- [WHAT IS BEING ASKED]: Look below for the line containing "Vietnam;Lao, site loc_0954, 2018-08-17"; from there through the line containing "category: unidentified squirrel", both lines included, please set down each line exactly and nothing else.

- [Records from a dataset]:
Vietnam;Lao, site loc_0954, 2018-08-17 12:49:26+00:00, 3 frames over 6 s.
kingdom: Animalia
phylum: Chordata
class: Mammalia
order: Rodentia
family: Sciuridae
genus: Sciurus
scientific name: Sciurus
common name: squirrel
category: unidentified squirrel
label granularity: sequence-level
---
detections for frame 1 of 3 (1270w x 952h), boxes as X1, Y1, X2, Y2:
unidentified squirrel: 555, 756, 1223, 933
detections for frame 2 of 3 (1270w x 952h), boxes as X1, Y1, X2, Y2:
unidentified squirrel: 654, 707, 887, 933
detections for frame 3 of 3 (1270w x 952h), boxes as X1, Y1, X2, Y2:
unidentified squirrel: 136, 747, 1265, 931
---
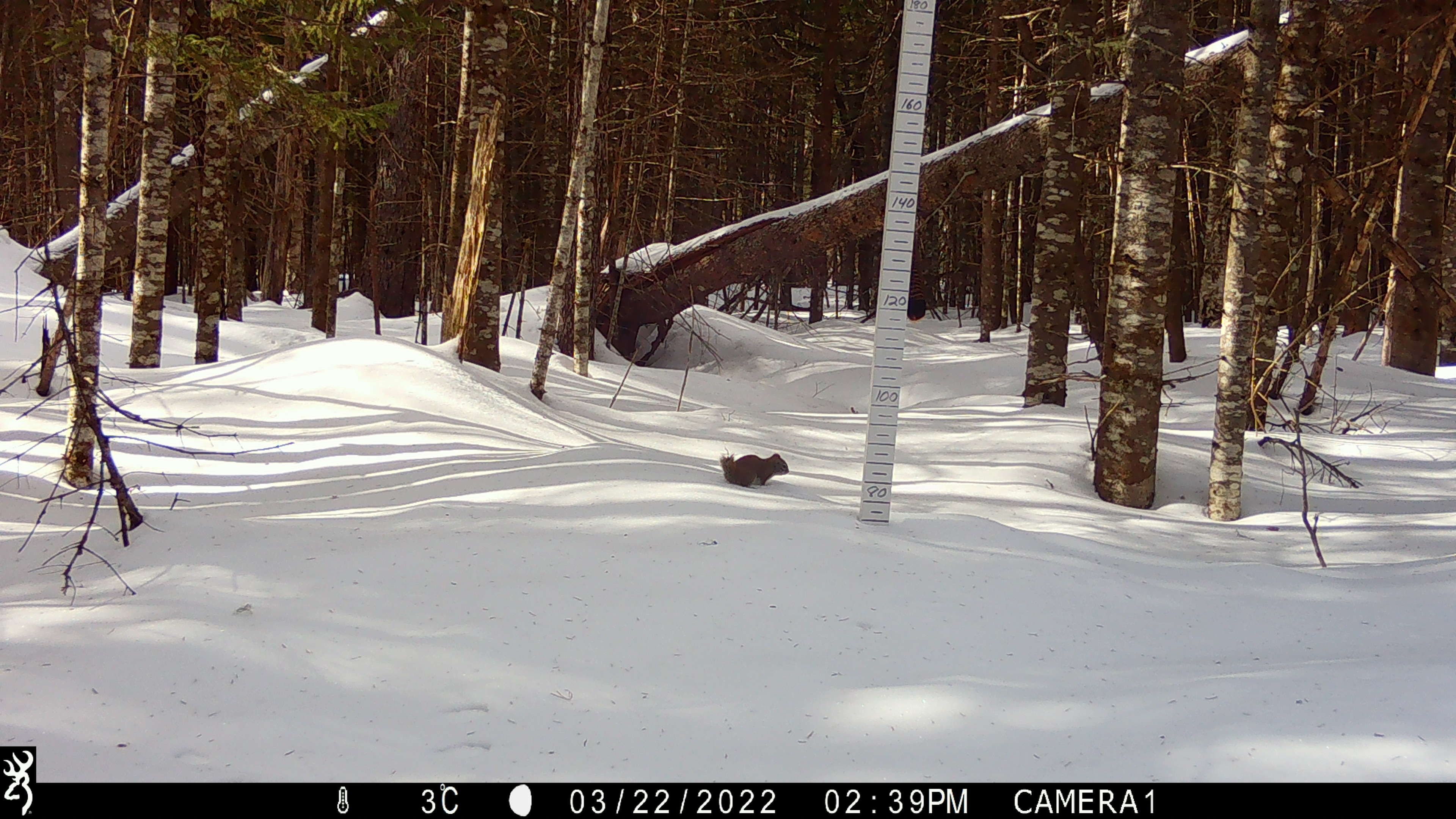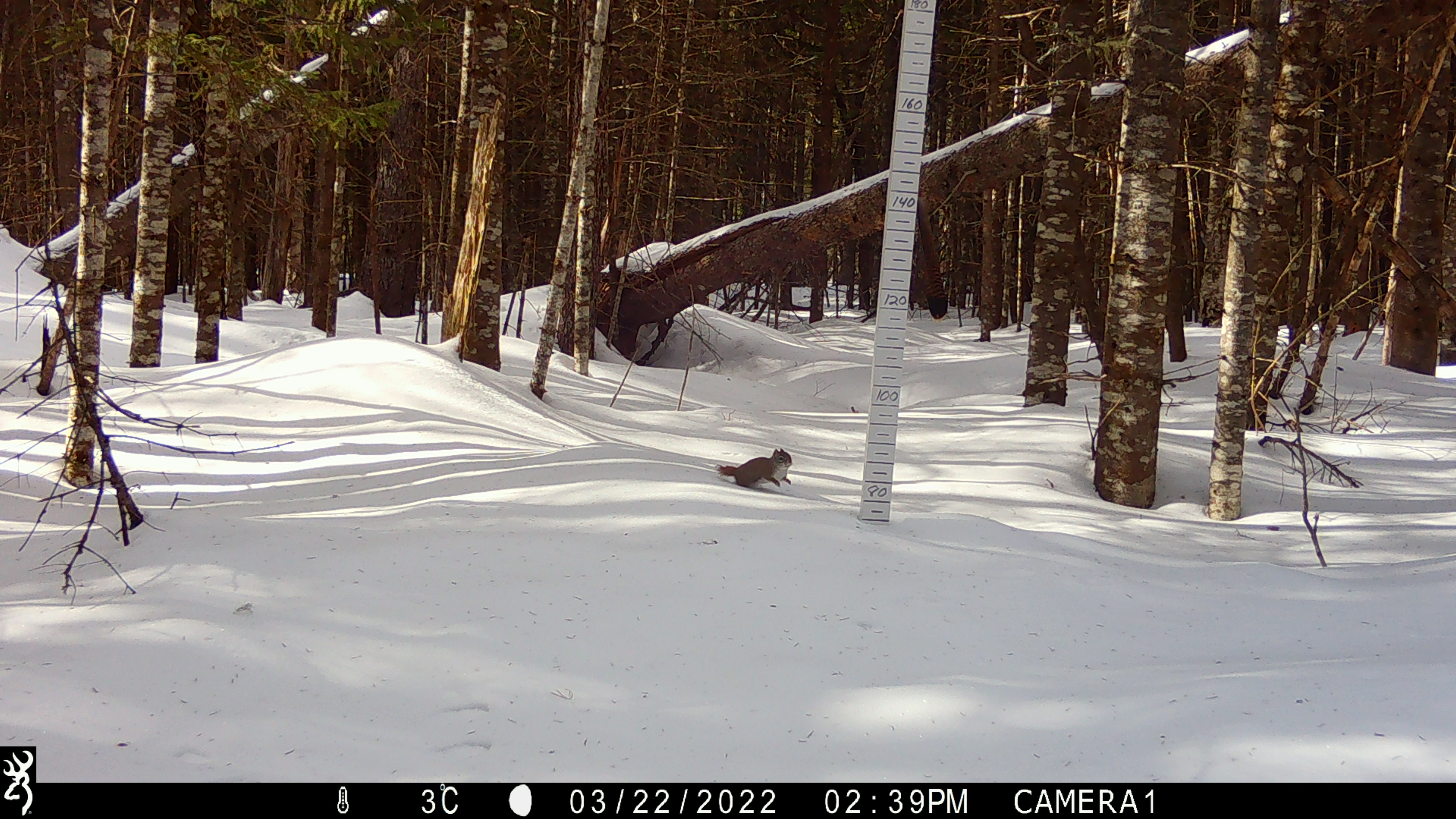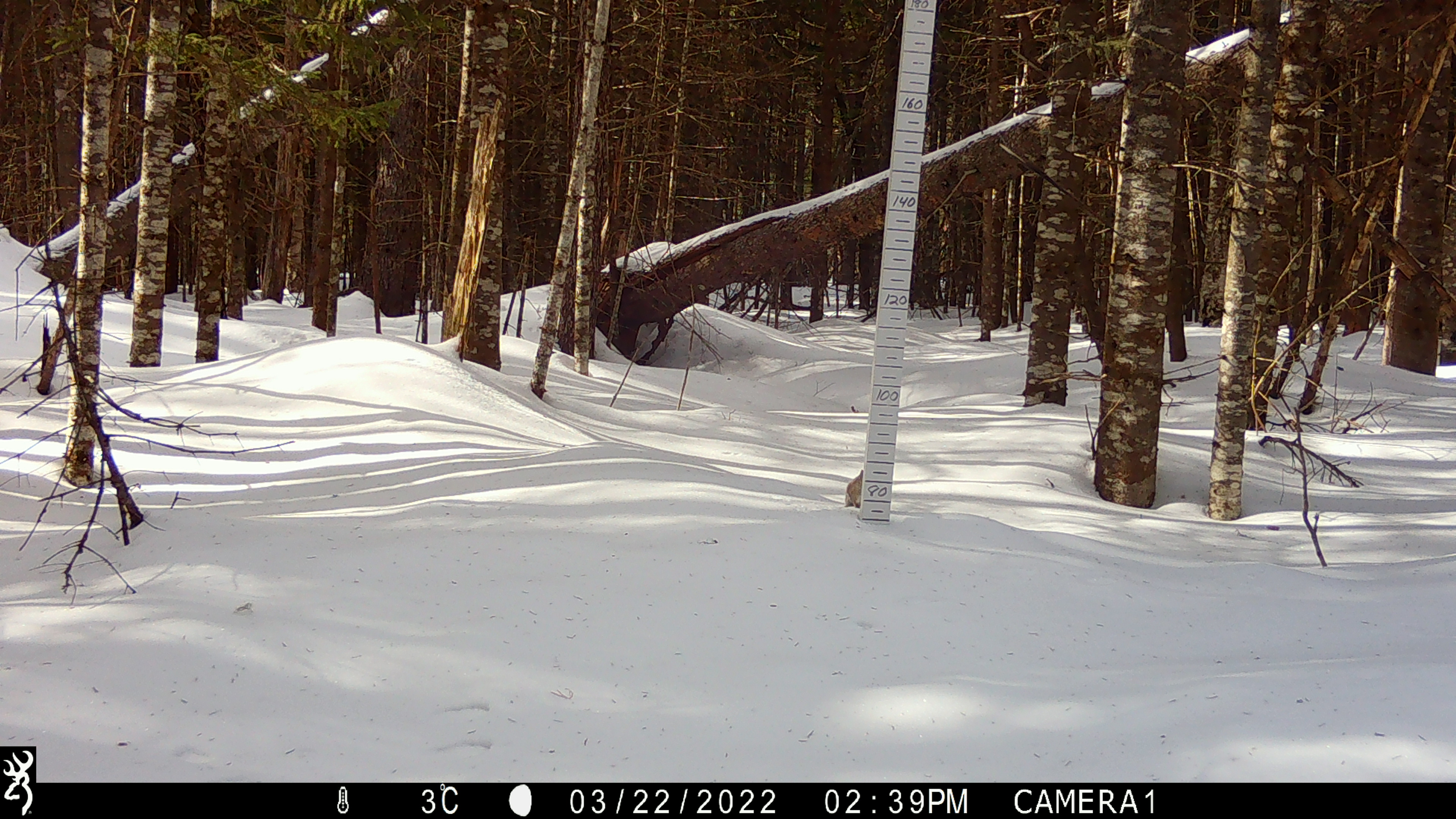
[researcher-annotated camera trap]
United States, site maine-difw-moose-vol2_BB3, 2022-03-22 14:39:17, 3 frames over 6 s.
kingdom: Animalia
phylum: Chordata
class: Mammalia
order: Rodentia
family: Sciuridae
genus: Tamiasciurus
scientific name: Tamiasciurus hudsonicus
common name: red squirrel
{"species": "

- [WRITTEN SOLUTION]:
Vietnam;Lao, site loc_0954, 2018-08-17 12:49:26+00:00, 3 frames over 6 s.
kingdom: Animalia
phylum: Chordata
class: Mammalia
order: Rodentia
family: Sciuridae
genus: Sciurus
scientific name: Sciurus
common name: squirrel
category: unidentified squirrel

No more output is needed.